• _EXTRACT TO READ_:

2057. Comparing the Clinical Validity of Diagnosis-based Risk Adjusters
Supicha Sookanan, MPH, Houston Center for Quality of Care and Utilization Studies, Houston VAMC, K Pietz, Houston Center for Quality of Care and Utilization Studies, Houston VAMC and Baylor College of Medicine, LD Woodard,
Houston Center for Quality of Care and Utilization Studies, Houston VAMC, H Nelson,
Houston Center for Quality of Care and Utilization Studies, Houston VAMC, M Byrne,
Center for Bioethics and Health Law and Department of Medicine, University of Pittsburg, LA Petersen,
Houston Center for Quality of Care and Utilization Studies, Houston VAMC and Baylor College of Medicine
Objectives: Many possible methods of risk adjustment exist, but there is a dearth of comparative data on their performance. To compare the face validity of two widely used methods (Diagnostic Cost Groups [DCGs] and Adjusted Clinical Groups [ACGs]), we assessed predictive ability for three different clinical outcomes using VA data.

Records held in a dataset
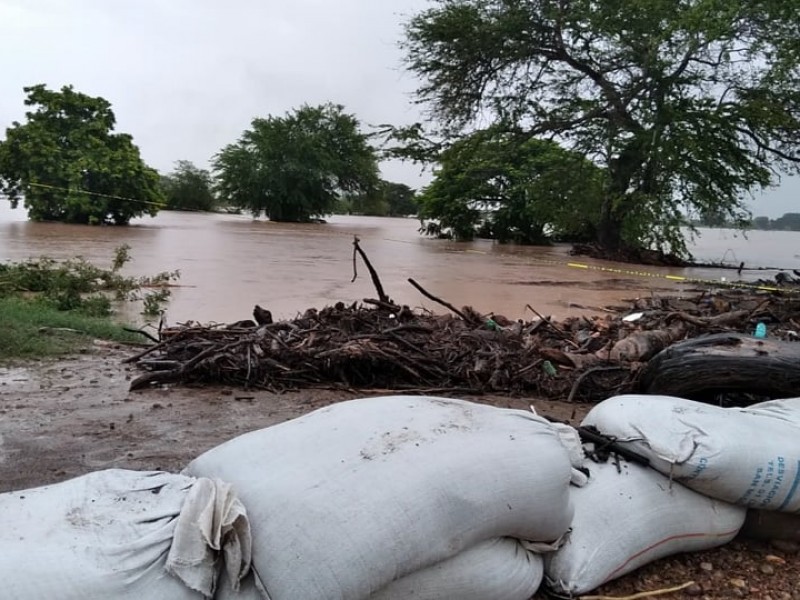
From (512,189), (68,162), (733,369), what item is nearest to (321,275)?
(733,369)

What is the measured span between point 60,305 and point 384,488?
5593 millimetres

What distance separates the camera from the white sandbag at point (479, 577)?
4.77ft

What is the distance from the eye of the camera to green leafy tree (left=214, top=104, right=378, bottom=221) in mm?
34375

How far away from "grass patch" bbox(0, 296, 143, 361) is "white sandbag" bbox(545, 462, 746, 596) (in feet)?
11.0

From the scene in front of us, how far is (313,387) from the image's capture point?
3.32 metres

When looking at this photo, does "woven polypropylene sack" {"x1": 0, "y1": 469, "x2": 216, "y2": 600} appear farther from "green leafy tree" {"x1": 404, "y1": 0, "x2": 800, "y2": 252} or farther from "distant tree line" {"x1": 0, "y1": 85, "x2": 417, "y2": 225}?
"distant tree line" {"x1": 0, "y1": 85, "x2": 417, "y2": 225}

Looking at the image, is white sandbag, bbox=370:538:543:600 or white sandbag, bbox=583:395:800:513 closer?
white sandbag, bbox=370:538:543:600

• _TASK INSTRUCTIONS_:
In the abstract on diagnosis-based risk adjusters, which two risk adjustment methods are compared? These records were drawn from a separate source.

• _OUTPUT_:
Diagnostic Cost Groups (DCGs) and Adjusted Clinical Groups (ACGs).